***** SELECTED PASSAGE *****

On 07/26/2011 03:15 AM, Maurizio De Cecco wrote:
So are you now
considering use some #ifdef to select float/4 instead of
double/8 vectors in jMax or just change all of them?
Well, at the moment on gcc the perfomance with vector types is the same
as without vector types, so i'll leave the Linux version without vector
types (the code is #ifdef'ed).
When I was playing around with this last night... the best performance
came from your non-optimized, non-vectored code.
Why?
Because GCC translated it to optimized, vectored code.
By the way, i forgot to mentions that all my tests
where at 64 bits;
i'll try later on a 32 bit Ubuntu.
I was on 32 bit Ubuntu. Also, with GCC the 64-bit optimizer is known to
be better at optimising SIMD code.
Because I'm a sucker for these kinds of diversions, I came up with a
scheme that shaved about 1 second off your test (on my machine). It
assumes that `vecsize` is a power-of-two. The idea is to store stuff in
the processor registers, and access each buffer one page at a time (a
cache page is 64 bytes on x86... 16 floats).
static inline void add3_vec(float * restrict arg0, float * restrict
arg1, float * restrict arg2, unsigned int vecsize)
{
unsigned int i;
v4sf *v0, *v1, *v2;
v4sf c0, c1, c2, c3, c4, c5, c6, c7;
const unsigned cache_size = 4;
v0 = (v4sf*)arg0;
v1 = (v4sf*)arg1;
v2 = (v4sf*)arg2;
vecsize /= 4*cache_size;
while(vecsize--) {
c0 = *v0++;
c1 = *v0++;
c2 = *v0++;
c3 = *v0++;
c4 = *v1++;
c5 = *v1++;
c6 = *v1++;
c7 = *v1++;
*v2++ = c0 + c4;
*v2++ = c1 + c5;
*v2++ = c2 + c6;
*v2++ = c3 + c7;
}
}
-gabriel

***** DATA SEGMENT *****

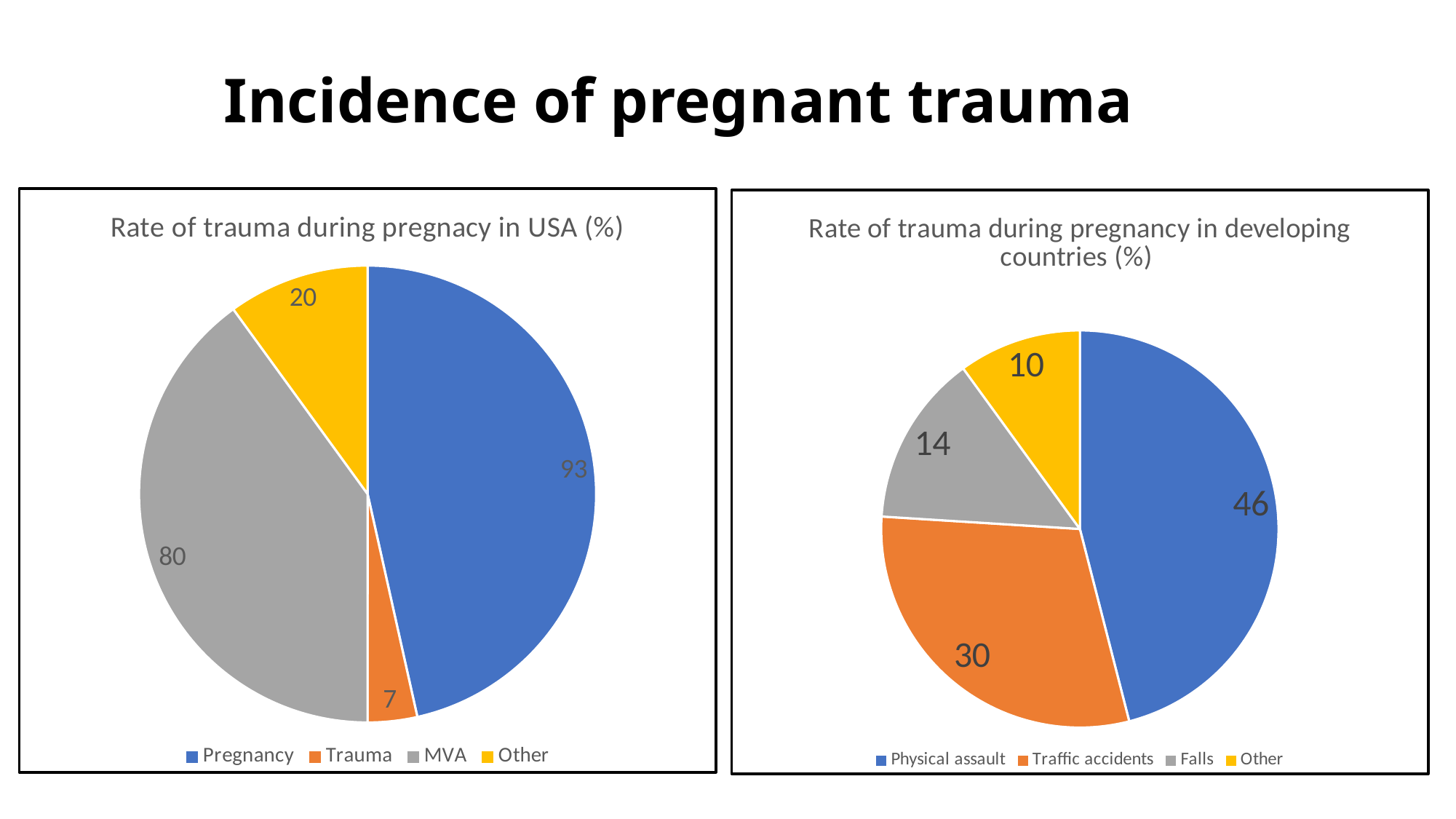
In the right chart, 'Rate of trauma during pregnancy in developing countries (%)', what colour is the Falls slice? Grey What type of chart is the left chart, 'Rate of trauma during pregnacy in USA (%)'? Pie chart In the right chart, 'Rate of trauma during pregnancy in developing countries (%)', which category has the smallest slice? Other In the right chart, 'Rate of trauma during pregnancy in developing countries (%)', what is the value for Falls? 14 In the left chart, 'Rate of trauma during pregnacy in USA (%)', which is larger, Other or Trauma? Other In the right chart, 'Rate of trauma during pregnancy in developing countries (%)', what is the difference between Physical assault and Traffic accidents? 16 In the left chart, 'Rate of trauma during pregnacy in USA (%)', what is the value for Trauma? 7 How many slices does the right chart, 'Rate of trauma during pregnancy in developing countries (%)', have? 4 In the left chart, 'Rate of trauma during pregnacy in USA (%)', what is the value for MVA? 80 In the right chart, 'Rate of trauma during pregnancy in developing countries (%)', what is the value for Traffic accidents? 30 In the left chart, 'Rate of trauma during pregnacy in USA (%)', what is the difference between Pregnancy and MVA? 13 In the left chart, 'Rate of trauma during pregnacy in USA (%)', which category has the largest slice? Pregnancy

*****

# [INSTRUCTIONS TO FOLLOW]
In the mailing-list thread on GCC vector types above, rewrite the paragraph beginning "Because I'm a sucker for these kinds of diversions" as a short bulleted list that keeps its main facts.

# [TASK ANSWER]
- A new scheme cut about 1 second from the other poster's test on the writer's machine.
- It assumes that `vecsize` is a power of two.
- It stores values in the processor registers.
- It accesses each buffer one cache page at a time; on x86 a cache page is 64 bytes, or 16 floats.